The Brazos Cluster controller process for the eMOP workflow. For more information on the eMOP workflow, please see the eMOP Workflow Design Description
Clone this repository and merge in the submodules
git clone https://github.com/Early-Modern-OCR/emop-controller.git
cd emop-controller
git submodule update --init
Copy the modulefiles.example directory to modulefiles and modify the provided module files as needed.
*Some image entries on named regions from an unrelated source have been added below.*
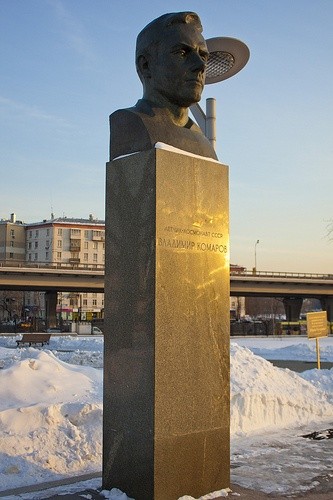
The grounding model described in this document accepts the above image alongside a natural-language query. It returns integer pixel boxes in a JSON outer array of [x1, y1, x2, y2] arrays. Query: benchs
[[16, 334, 51, 347]]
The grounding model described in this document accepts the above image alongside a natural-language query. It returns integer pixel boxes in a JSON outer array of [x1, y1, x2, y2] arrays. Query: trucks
[[69, 323, 103, 335]]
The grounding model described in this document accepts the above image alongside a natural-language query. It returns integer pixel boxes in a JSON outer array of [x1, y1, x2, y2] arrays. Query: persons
[[109, 12, 221, 162]]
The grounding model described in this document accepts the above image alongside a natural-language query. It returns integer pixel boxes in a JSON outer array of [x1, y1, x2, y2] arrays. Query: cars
[[230, 317, 279, 335], [46, 327, 64, 333]]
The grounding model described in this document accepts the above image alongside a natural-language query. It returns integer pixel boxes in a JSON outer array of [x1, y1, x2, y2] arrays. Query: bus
[[275, 320, 333, 336]]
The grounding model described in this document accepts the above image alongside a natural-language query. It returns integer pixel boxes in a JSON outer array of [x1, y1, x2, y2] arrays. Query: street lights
[[11, 298, 25, 324], [255, 240, 260, 273]]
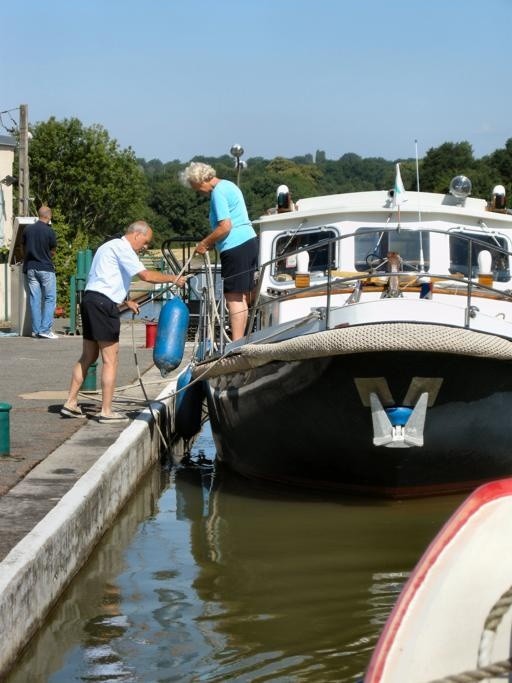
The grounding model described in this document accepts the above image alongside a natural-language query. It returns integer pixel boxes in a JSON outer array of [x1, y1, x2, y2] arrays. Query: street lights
[[227, 144, 248, 188]]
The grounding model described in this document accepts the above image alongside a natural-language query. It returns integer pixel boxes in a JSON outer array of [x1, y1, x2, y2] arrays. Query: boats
[[149, 281, 190, 299], [363, 478, 511, 683], [202, 138, 512, 499]]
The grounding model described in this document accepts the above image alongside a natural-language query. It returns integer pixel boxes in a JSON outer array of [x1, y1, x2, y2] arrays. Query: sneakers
[[61, 403, 87, 419], [98, 413, 130, 423], [32, 332, 58, 340]]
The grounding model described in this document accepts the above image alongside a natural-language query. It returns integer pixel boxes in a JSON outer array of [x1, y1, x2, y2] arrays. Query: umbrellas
[[392, 164, 410, 229]]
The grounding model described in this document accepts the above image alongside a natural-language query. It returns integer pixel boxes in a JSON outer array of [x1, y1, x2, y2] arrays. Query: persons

cp -r modulefiles.example modulefiles
Step #1 is specific to the Brazos cluster and can be skipped if you have maven available.
-
Load emop-build module.
module use ./modulefiles module load emop-build
-
Build and install all necessary dependencies.
make all
-
Unload the emop-build module.
module unload emop-build
Depends on several environment variables as well. They are:
- JUXTA_HOME - Root directory for JuxtaCL
- RETAS_HOME - Root directory for RETAS
- SEASR_HOME - Root directory for SEASR post-processing tools
- DENOISE_HOME - Root directory for the DeNoise post-processing tool
For multiple users to run this controller on the same file structure the umask must be set to at least 002.
Add the following to your login scripts such as ~/.bashrc
umask 002
Rename the following configuration files and change their values as needed:
emop.properties.example to emop.properties- config.ini.example to config.ini
The file config.ini
contains all the configuration options used by the emop-controller.
The file emop.properties
is legacy and currently only used by the PageCorrector post-process.
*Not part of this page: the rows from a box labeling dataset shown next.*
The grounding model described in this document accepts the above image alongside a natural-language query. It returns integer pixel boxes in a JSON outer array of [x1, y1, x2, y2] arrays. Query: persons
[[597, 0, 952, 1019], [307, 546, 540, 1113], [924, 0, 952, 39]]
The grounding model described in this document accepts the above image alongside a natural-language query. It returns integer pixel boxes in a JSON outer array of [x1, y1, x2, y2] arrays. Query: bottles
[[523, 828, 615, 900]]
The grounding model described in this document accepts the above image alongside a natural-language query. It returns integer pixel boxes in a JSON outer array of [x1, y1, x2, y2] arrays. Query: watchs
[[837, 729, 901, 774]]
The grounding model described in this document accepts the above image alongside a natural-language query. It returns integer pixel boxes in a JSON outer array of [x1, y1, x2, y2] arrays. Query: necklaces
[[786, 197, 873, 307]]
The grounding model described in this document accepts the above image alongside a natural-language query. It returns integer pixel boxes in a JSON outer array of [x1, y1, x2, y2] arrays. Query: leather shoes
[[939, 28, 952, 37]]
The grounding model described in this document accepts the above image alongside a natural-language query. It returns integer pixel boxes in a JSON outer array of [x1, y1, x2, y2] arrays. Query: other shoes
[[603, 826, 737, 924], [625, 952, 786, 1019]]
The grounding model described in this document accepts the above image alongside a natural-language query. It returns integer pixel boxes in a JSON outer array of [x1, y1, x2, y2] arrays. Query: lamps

All interaction with the emop-controller is done through emopcmd.py
. This script has a set of subcommands that determine the operations performed.
- query - form various queries against API and local files
- submit - submit jobs to the cluster
- run - run a job
- upload - upload completed job results
- transfer status - check status of ability to transfer or of specific task
- transfer in - transfer files from remote location to cluster
- transfer out - transfer files from cluster to remote location
- transfer test - transfer test file from cluster to remote location
- testrun - Reserve, run and upload results. Intended for testing.
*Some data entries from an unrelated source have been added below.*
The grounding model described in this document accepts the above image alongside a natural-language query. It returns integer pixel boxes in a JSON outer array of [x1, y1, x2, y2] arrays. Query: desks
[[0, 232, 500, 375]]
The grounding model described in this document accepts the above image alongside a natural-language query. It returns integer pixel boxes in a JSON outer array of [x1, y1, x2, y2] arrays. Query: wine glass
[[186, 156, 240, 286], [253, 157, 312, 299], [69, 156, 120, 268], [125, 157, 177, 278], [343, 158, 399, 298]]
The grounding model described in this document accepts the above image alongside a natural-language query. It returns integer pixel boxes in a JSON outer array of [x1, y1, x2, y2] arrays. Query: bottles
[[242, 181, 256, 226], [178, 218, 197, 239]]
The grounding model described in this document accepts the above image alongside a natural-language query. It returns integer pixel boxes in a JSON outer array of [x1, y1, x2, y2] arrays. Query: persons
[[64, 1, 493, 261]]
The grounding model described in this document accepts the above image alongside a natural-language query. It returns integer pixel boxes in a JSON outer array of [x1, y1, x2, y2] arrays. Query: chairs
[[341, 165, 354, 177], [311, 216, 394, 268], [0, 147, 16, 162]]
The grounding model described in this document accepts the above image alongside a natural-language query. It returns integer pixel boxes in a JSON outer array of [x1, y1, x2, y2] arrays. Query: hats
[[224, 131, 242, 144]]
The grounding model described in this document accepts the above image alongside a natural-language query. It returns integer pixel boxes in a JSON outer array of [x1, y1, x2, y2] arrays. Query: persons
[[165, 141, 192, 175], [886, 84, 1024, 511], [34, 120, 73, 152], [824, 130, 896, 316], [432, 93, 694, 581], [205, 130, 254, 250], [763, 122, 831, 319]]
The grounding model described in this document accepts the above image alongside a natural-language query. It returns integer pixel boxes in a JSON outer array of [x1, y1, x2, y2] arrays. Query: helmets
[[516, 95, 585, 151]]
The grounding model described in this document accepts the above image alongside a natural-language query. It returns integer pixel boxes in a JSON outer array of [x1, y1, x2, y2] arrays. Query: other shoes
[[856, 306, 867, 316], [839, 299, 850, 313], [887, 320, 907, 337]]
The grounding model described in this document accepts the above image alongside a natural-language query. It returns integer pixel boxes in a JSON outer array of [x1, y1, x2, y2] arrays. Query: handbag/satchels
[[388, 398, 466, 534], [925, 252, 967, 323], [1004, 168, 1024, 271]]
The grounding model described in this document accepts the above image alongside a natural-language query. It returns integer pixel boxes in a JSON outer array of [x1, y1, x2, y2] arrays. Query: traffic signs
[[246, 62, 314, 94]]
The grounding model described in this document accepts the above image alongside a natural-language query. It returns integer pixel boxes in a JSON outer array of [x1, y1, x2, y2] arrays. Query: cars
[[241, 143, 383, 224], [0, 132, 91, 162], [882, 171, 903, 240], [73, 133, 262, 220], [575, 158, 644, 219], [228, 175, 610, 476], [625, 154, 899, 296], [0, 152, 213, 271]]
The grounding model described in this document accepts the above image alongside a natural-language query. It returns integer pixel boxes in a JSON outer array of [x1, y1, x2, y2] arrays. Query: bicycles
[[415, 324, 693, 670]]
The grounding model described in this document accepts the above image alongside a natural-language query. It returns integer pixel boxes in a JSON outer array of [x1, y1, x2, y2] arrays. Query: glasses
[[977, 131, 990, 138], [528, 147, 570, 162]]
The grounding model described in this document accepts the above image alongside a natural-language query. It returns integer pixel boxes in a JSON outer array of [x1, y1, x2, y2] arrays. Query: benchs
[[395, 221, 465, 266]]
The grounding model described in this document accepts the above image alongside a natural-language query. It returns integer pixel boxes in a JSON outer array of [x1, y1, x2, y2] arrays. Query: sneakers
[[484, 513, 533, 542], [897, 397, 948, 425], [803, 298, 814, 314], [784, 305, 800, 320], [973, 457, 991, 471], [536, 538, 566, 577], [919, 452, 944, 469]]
For full list of options execute emopcmd.py --help
and emopcmd.py <subcommand> --help
.
Be sure the emop module is loaded before executing emopcmd.py
module use ./modulefiles
module load emop
NOTE: The first time a the controller communicates with Globus Online a prompt will ask for your Globus Online username/password. This will generate a GOAuth token to authenticate with Globus. The token is good for one year.
The following is an example of querying the dashboard API for count of pending pages (job_queues)
./emopcmd.py query --pending-pages
This example will count pending pages (job_queues) that are part with batch_id 16
./emopcmd.py query --filter '{"batch_id": 16}' --pending-pages
The log files can be queried for statistics of application runtimes.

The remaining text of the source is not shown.